Why “Homophobic Church” Is an Oxymoron is a provocative subtitle, especially for a book released in the midst of the ongoing theological culture wars. In today’s reality, the statement is provably false: a Catholic Church led by a vile homophobic pontiff, a Mormon Church whose hateful demagogy successfully (though temporarily) passed Proposition 8, and innumerable national and international pulpits spewing a steady stream of anti-gay bile. It’s clear that the phrase “homophobic church” is often accurate, but is it possible that the phrase might be objectively oxymoronic? Bowens’ slight volume does much to assert the good reverend’s indignation and moral outrage but does little to dismantle the justifications for religious hatred.

In her introduction, Bowens states that she hopes that some “accusers” – her preferred term for anti-gay scriptural literalists – will read her book, “even if their original intent is . . . to play ‘scripture war games,’ pitting each reference to scripture that I make against one that they choose to ‘prove’ me wrong.” With this, Bowens makes a rod for her own back. At every turn her own authority comes from scripture. In her authoritarian tone, she ends up assuming the pose of the fanatic herself. She is certainly morally superior to ludicrous hate-mongers like Fred Phelps, but she is no less absolutist in her pronouncements.

In Bowens’ world, for lack of any properly fleshed out evidence, her biblical exegesis is superior simply because she declares it so. She attempts to separate “the word” – that is, man’s interpretation of God’s will – and “the Word,” or God made manifest on earth in the figure of Jesus of Nazareth. Fair enough, except that Bowens constantly returns to “the word(s)” to justify her arguments. Of course, the fact that she has no other source of evidence is the very problem to begin with; “the words” are, in the end, the only available account of “The Word.” Bowens doesn’t present any real evidence for why her à la carte interpretation of the Bible is any more true than that of “the Accusers’.”

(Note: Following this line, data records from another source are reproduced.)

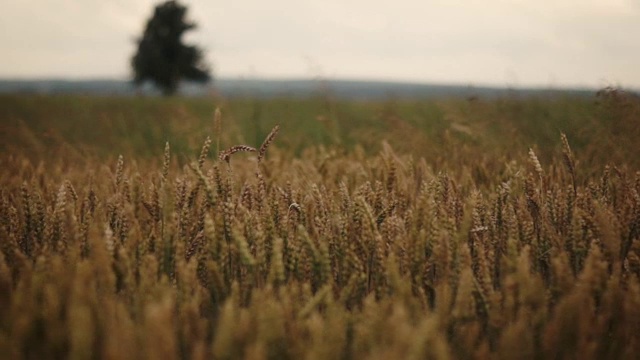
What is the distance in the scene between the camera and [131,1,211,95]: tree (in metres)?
43.5

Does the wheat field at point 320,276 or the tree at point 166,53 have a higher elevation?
the tree at point 166,53

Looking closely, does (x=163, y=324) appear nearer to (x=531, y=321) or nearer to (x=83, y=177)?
(x=531, y=321)

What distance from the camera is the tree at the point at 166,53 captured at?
4350cm

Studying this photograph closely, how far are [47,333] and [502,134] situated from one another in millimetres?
3332

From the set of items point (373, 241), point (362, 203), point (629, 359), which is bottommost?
point (629, 359)

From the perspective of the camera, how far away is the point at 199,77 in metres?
45.9

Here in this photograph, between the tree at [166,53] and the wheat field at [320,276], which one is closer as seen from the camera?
the wheat field at [320,276]

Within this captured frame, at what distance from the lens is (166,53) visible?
4491 cm

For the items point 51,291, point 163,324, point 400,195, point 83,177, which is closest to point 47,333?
point 51,291

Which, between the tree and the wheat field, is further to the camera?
the tree

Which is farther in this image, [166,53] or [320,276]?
[166,53]

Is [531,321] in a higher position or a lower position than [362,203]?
lower

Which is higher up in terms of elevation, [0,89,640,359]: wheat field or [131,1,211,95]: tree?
[131,1,211,95]: tree

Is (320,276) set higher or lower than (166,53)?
lower
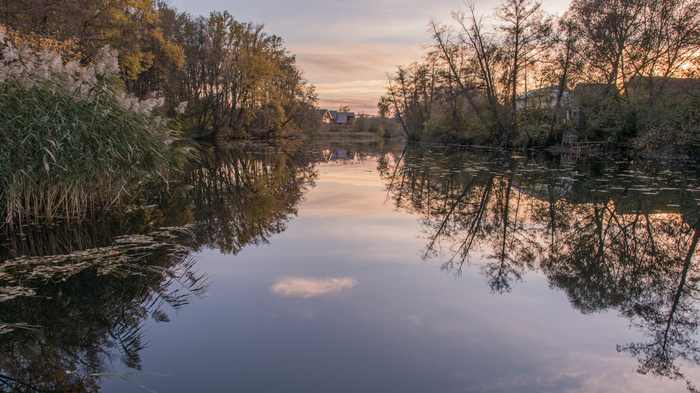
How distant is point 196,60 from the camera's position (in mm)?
32062

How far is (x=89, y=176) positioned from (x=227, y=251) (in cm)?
253

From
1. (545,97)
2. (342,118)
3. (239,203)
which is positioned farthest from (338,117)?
(239,203)

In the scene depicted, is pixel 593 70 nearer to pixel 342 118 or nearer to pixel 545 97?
pixel 545 97

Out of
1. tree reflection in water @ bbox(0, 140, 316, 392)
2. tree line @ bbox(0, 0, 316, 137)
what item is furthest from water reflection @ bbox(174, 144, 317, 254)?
tree line @ bbox(0, 0, 316, 137)

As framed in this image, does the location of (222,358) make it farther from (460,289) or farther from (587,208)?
(587,208)

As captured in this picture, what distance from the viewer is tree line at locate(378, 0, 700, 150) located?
1816 cm

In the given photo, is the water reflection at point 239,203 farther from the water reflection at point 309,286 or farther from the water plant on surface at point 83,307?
the water reflection at point 309,286

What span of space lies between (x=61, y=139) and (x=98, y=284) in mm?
2528

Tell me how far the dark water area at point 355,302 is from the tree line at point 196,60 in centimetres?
1288

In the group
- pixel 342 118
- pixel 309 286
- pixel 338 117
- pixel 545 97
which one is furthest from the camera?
pixel 338 117

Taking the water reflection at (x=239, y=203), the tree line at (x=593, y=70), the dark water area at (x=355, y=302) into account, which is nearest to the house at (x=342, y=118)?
the tree line at (x=593, y=70)

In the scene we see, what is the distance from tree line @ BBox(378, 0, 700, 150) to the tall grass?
21637 millimetres

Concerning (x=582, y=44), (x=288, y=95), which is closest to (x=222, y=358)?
(x=582, y=44)

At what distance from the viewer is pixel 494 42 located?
82.4 feet
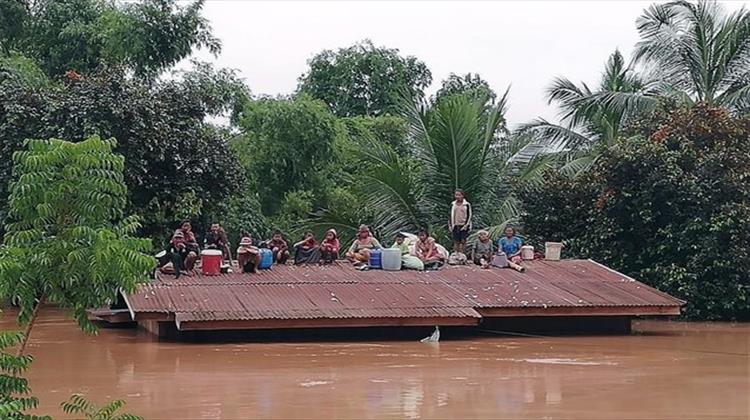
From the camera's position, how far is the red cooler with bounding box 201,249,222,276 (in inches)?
592

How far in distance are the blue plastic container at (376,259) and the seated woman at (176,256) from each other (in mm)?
2957

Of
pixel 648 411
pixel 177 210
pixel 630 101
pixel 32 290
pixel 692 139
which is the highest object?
pixel 630 101

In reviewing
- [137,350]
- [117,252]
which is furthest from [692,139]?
[117,252]

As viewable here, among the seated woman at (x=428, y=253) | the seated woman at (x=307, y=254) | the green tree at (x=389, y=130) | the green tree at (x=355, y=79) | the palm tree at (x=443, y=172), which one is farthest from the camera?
the green tree at (x=355, y=79)

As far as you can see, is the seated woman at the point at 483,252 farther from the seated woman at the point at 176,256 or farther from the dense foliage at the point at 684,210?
the seated woman at the point at 176,256

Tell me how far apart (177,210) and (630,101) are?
9.98 m

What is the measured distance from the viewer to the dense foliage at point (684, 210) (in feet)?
57.7

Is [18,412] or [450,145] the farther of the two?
[450,145]

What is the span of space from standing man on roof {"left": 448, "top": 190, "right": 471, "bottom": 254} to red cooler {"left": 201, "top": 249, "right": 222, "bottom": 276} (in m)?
4.29

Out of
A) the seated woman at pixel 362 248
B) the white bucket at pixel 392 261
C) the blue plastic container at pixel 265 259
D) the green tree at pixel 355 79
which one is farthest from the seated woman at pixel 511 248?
the green tree at pixel 355 79

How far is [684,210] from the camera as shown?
59.1ft

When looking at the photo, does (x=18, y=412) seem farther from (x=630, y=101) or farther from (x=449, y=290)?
(x=630, y=101)

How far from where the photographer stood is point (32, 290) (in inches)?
267

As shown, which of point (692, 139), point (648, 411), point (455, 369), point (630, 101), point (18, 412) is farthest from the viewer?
point (630, 101)
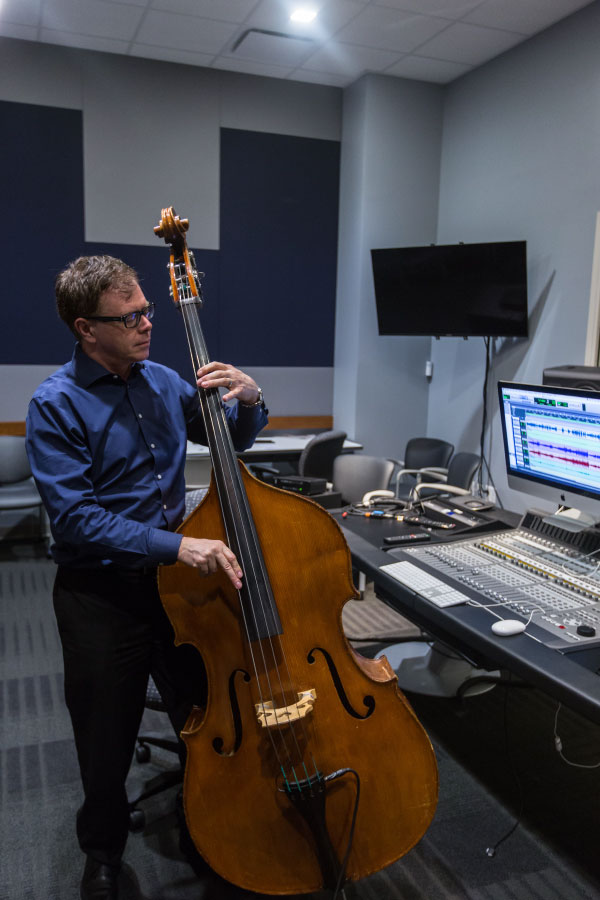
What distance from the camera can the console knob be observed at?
151cm

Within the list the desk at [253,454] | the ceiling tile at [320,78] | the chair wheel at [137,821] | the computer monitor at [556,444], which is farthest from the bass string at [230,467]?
the ceiling tile at [320,78]

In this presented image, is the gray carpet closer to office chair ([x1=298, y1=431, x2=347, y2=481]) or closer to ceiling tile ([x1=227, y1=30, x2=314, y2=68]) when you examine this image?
office chair ([x1=298, y1=431, x2=347, y2=481])

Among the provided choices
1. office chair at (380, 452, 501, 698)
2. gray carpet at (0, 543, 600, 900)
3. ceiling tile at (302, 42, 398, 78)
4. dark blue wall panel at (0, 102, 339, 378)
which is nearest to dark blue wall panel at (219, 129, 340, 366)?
dark blue wall panel at (0, 102, 339, 378)

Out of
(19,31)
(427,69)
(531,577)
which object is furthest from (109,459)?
(427,69)

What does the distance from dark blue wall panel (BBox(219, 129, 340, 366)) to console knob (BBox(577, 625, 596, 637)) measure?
150 inches

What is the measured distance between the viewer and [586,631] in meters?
1.51

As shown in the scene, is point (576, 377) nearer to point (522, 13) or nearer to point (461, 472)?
point (461, 472)

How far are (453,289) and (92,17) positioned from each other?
2.52 m

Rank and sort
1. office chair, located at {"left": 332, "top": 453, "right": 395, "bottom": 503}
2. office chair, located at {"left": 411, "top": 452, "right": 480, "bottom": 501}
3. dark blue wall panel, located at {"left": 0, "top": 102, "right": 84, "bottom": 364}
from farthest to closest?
1. dark blue wall panel, located at {"left": 0, "top": 102, "right": 84, "bottom": 364}
2. office chair, located at {"left": 411, "top": 452, "right": 480, "bottom": 501}
3. office chair, located at {"left": 332, "top": 453, "right": 395, "bottom": 503}

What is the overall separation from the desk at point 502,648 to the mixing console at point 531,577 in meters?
0.05

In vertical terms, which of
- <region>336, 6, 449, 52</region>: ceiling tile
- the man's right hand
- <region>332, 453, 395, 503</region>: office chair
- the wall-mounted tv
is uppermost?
<region>336, 6, 449, 52</region>: ceiling tile

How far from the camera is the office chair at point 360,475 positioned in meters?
3.43

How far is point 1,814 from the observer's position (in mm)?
2078

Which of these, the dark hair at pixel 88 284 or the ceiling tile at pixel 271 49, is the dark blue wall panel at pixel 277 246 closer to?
the ceiling tile at pixel 271 49
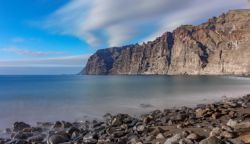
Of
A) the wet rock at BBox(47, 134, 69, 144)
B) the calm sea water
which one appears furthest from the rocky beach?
the calm sea water

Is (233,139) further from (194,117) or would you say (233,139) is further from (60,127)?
(60,127)

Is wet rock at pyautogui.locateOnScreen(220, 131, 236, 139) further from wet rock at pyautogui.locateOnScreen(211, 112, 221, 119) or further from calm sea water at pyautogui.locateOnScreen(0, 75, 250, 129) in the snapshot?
calm sea water at pyautogui.locateOnScreen(0, 75, 250, 129)

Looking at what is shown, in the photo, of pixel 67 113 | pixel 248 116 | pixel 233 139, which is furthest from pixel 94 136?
pixel 67 113

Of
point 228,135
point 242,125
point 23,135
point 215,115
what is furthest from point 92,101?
point 228,135

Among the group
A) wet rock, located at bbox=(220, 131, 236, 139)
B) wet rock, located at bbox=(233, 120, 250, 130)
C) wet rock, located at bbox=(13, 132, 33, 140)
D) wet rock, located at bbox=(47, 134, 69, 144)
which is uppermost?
wet rock, located at bbox=(233, 120, 250, 130)

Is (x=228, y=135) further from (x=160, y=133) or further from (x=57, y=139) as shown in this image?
(x=57, y=139)

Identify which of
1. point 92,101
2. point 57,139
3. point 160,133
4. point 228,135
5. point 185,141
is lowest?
point 92,101

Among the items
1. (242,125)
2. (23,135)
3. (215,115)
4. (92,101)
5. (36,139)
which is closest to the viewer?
(242,125)

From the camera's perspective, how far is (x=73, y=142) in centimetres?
1502

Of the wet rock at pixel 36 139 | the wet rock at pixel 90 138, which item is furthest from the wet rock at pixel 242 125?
the wet rock at pixel 36 139

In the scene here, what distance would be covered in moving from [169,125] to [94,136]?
4.37 m

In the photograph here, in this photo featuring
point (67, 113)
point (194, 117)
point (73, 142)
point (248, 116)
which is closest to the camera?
point (73, 142)

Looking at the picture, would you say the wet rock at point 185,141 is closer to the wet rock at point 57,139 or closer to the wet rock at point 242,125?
the wet rock at point 242,125

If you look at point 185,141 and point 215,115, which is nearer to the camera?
point 185,141
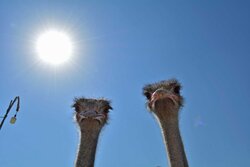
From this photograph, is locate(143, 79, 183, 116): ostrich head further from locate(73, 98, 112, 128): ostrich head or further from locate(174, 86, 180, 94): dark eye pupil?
locate(73, 98, 112, 128): ostrich head

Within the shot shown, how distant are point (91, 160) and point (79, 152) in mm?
561

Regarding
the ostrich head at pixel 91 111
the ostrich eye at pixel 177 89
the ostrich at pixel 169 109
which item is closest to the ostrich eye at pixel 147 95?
the ostrich at pixel 169 109

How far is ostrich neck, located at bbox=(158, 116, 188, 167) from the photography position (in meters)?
12.5

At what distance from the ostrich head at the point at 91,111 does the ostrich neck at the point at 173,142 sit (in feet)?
8.71

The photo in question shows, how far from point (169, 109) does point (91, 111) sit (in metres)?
3.26

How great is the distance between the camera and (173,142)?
516 inches

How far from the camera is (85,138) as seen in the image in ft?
48.8

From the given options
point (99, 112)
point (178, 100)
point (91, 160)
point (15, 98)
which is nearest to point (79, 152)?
point (91, 160)

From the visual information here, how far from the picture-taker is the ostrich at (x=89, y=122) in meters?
14.4

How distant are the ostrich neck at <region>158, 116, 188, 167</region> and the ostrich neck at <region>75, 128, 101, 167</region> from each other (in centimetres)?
272

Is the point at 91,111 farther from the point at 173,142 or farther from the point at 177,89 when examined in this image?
the point at 173,142

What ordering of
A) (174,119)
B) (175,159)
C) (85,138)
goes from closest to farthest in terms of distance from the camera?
(175,159), (174,119), (85,138)

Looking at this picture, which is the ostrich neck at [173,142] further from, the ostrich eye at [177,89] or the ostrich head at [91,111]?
the ostrich head at [91,111]

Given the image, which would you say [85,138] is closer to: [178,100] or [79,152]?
[79,152]
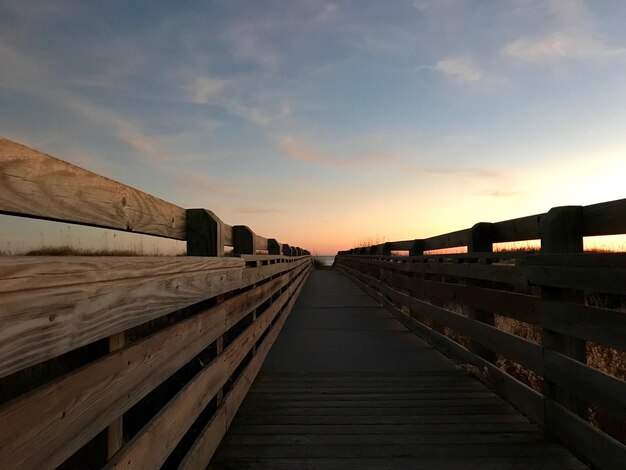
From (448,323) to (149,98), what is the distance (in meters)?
6.23

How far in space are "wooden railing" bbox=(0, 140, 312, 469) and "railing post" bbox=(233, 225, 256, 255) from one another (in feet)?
5.34

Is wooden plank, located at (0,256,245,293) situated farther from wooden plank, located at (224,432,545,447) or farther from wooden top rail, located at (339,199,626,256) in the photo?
wooden top rail, located at (339,199,626,256)

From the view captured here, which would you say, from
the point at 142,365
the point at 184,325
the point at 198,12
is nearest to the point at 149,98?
the point at 198,12

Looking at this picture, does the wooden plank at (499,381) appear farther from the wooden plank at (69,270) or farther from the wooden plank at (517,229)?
the wooden plank at (69,270)

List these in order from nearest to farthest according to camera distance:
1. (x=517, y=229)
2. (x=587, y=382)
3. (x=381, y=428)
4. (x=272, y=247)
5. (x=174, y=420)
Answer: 1. (x=174, y=420)
2. (x=587, y=382)
3. (x=381, y=428)
4. (x=517, y=229)
5. (x=272, y=247)

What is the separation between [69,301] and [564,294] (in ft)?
9.59

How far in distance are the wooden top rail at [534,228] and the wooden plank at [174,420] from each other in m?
2.40

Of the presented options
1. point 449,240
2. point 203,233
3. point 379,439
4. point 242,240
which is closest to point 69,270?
point 203,233

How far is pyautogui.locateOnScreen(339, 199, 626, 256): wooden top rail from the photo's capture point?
276 centimetres

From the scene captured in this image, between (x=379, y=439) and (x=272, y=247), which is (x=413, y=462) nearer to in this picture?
(x=379, y=439)

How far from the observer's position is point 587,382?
2736mm

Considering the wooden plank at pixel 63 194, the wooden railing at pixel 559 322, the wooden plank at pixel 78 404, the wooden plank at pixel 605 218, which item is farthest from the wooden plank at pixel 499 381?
the wooden plank at pixel 63 194

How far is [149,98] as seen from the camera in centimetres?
840

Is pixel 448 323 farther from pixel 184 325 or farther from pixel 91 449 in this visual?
pixel 91 449
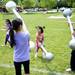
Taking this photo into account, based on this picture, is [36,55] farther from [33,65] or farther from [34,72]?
[34,72]

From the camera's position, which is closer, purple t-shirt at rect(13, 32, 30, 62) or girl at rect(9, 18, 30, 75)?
girl at rect(9, 18, 30, 75)

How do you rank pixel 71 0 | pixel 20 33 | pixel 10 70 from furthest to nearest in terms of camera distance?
pixel 71 0, pixel 10 70, pixel 20 33

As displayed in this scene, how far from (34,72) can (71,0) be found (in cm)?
2769

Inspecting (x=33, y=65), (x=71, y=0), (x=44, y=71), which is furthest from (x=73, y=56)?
(x=71, y=0)

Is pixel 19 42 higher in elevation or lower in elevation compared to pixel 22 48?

However, my major objection with Bowens’ rhetorical style comes in her continual invocation of John 3:16, which reads, “For God so loved the world that he gave his only begotten Son that whosoever believeth in him should not perish, but have everlasting life.” Bowens’ message of inclusion is, as in most every religion one can name, based on the language and tactics of exclusion. In the chapter “The Accuser Within,” Bowens describes a “reprobate” as someone “who [has] no regard for God” and then adds the offensive and fatuous pronouncement that “they do not care about right and wrong.” Bowens muses that reprobates are unlikely to read her book. Excuse me, Ms Bowens, but speaking as a reprobate myself, I find it extremely obnoxious and self-defeating to construct an argument about inclusion on such prejudicial, exclusionary and morally judgmental grounds.

 

She writes later that “I am blessed to witness, and participate in, a ministry movement that preaches and teaches God’s radically inclusive, unconditional love for all humanity.” I’m not sure what version of Yahweh she is acquainted with, but if Bowens is going to call herself a follower of Jesus Christ — who, in John 14:6, tells us that “I am the way, and the truth, and the life; no one comes to the Father but through Me” and threatens in Matthew 25:41 that unbelievers must “Depart from me, ye cursed, into everlasting fire” – then I won’t have her talking about radical inclusion and unconditional love unless she is willing to openly repudiate the Gospels as an authoritative source of God’s “Word.” It seems to me that Bowens, and many other queer Christians, would be much happier negotiating their own personal relationships to spirituality and rejecting theism in favour of deism, thus dispensing with hateful, stultifying holy texts altogether.

Toronto’s MCC congregation has done countless good works for gay and lesbian Christians, even housing the Triangle Program in the lower levels of its church. However, this can’t take away the sting of Bowens’ exclusionary religious language. She states that she hoped not to “write a weak imitation” of the small field of queer Christian scholarship. Despite her best intentions, that is precisely what she has done. An intellectually sophisticated, theologically rooted and personally impassioned book on Christian hatred toward homosexuals is of dire importance in this era of gay teen suicides and Canadian Catholic school trustees comparing GSAs to Nazi groups: a statement that, given the cozy history between the Catholic Church and 20th-century fascism, I would recommend extreme caution in repeating.

However, and sadly, Ready to Answer is simply not that book.